Fiesta Restaurant Group, parent company of the Pollo Tropical and Taco Cabana restaurant brands, announced Wednesday in an SEC filing that the company will be repaying and returning $15 million in loans from the Paycheck Protection Program of the coronavirus relief package.
That is the full amount of loans the company received.
Fiesta’s loans were originally revealed in a report published by Morgan Stanley on large public companies that got the funds, which were designed to help small businesses.
The restaurant company got loans from JPMorgan Chase Bank to Pollo Operations Inc. and Texas Taco Cabana, LP, indirect subsidiaries of Fiesta, according to an 8-K filing.

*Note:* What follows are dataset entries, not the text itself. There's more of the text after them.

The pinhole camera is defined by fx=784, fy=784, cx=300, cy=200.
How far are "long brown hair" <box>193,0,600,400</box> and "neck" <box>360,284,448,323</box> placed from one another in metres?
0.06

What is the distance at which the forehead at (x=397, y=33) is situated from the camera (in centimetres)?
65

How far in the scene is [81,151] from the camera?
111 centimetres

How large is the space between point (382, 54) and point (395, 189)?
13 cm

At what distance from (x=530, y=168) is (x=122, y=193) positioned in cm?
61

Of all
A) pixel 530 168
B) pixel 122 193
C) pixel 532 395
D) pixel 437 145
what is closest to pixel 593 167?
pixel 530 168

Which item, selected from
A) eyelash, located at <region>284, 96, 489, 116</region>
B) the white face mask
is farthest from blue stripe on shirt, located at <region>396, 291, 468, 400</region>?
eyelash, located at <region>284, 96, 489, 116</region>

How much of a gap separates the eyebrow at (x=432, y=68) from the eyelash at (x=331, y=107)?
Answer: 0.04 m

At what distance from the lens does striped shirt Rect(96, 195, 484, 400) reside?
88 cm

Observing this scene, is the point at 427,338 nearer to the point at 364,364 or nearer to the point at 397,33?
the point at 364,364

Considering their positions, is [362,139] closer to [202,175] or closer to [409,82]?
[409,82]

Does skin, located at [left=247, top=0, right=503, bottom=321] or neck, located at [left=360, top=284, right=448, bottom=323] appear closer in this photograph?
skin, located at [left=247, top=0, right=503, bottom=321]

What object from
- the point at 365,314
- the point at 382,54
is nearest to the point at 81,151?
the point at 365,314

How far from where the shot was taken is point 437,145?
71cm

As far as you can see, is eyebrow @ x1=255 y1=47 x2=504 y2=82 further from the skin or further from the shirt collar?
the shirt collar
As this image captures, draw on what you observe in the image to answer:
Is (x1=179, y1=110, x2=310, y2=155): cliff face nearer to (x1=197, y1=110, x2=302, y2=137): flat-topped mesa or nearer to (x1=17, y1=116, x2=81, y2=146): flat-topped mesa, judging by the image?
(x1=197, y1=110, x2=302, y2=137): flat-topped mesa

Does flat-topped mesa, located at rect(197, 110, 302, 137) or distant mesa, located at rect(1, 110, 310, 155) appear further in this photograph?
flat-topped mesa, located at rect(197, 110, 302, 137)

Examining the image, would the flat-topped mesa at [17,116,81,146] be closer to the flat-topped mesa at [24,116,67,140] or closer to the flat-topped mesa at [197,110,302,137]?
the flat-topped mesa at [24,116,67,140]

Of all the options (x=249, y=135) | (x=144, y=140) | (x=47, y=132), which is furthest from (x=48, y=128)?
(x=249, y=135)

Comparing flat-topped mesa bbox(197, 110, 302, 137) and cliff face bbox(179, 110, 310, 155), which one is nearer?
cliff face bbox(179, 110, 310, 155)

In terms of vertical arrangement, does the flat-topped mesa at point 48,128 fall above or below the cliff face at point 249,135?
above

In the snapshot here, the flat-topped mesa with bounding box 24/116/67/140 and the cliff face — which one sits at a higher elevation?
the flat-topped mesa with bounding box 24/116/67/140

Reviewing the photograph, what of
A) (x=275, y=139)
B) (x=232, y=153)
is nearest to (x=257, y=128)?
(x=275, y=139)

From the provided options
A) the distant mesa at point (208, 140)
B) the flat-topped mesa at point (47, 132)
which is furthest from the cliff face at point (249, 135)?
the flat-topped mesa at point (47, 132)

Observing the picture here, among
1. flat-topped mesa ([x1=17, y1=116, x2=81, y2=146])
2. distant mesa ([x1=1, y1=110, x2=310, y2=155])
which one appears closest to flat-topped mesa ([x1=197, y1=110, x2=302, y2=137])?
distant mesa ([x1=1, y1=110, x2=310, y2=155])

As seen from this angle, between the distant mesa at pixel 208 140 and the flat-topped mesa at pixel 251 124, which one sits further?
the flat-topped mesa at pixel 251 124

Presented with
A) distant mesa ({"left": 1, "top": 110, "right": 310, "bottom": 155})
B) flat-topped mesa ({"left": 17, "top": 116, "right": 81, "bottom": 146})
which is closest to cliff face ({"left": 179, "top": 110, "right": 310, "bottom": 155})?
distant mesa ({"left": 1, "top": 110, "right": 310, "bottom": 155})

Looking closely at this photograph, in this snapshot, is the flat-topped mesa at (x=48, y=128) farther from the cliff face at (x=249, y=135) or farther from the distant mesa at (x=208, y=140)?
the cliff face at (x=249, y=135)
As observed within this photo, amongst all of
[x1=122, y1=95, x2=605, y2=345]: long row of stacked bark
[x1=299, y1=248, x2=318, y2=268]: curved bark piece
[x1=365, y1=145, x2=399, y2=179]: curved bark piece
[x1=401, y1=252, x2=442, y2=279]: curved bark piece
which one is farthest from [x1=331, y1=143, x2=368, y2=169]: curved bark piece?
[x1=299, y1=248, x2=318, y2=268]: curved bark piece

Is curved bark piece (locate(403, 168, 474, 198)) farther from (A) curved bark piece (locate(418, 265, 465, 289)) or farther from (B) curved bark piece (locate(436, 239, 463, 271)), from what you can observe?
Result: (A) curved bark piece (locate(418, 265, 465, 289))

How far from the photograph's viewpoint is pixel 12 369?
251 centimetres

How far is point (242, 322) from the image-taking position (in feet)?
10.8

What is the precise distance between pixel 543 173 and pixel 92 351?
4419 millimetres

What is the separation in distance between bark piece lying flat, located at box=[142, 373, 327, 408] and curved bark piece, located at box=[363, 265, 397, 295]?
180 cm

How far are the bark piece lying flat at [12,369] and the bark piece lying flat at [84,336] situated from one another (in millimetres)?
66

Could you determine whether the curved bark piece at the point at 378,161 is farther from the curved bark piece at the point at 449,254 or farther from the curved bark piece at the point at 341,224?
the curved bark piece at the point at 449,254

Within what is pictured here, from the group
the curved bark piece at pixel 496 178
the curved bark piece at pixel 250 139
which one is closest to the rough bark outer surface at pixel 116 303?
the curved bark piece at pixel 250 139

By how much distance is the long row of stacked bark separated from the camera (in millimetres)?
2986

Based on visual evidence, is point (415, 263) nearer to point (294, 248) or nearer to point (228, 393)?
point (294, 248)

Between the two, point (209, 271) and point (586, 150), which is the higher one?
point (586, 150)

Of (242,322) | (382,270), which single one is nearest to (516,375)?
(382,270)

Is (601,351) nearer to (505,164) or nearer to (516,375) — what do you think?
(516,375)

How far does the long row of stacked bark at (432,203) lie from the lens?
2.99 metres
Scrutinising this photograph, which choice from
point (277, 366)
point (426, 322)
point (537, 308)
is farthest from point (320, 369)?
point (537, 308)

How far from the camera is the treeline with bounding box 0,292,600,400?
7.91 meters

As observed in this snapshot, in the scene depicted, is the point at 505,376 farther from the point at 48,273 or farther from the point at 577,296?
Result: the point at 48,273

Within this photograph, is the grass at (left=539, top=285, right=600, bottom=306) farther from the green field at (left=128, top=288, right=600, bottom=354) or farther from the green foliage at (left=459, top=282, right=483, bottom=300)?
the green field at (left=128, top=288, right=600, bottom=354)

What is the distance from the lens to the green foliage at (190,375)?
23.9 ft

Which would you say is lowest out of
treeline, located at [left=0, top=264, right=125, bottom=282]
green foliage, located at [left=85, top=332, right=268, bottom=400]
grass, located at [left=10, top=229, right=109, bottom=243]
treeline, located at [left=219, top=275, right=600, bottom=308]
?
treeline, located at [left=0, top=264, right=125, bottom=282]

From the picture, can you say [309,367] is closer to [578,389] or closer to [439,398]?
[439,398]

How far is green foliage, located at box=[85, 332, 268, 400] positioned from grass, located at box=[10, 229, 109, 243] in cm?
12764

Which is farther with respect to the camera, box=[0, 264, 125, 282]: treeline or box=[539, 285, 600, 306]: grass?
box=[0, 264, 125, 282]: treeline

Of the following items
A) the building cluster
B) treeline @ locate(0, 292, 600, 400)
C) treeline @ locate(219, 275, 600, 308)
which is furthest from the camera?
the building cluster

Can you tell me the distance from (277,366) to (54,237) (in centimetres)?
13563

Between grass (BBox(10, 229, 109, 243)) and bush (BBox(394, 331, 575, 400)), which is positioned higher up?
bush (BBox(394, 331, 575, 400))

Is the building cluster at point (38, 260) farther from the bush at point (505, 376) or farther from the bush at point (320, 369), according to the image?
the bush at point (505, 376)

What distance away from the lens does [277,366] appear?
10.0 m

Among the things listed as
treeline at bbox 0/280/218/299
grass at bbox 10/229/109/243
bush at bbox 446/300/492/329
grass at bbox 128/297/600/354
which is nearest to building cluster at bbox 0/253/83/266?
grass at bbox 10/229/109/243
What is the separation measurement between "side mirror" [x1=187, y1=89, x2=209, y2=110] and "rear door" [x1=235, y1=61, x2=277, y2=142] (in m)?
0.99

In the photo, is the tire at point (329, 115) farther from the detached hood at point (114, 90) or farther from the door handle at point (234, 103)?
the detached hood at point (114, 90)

Fiesta employs more than 10,000 people, according to its most recent reported annual number. The company had $159.5 million in total revenue in its fiscal 2019 fourth quarter, down from $167.6 million a year earlier.
Shares of Fiesta were up more than 20{3c4481f38fc19dde56b7b1f4329b509c88239ba5565146922180ec5012de023f} in midday trading Wednesday. The company has a market cap of more than $205 million.
The 8-K did not say why Fiesta was returning the money. Fiesta and JPMorgan did not immediately respond to a request for comment.
A Change.org petition was started to get the company to return the money and it received more than 300 signatures.
There has been public outrage after it was revealed many publicly traded companies received the loans, with many of them deciding to return the funds.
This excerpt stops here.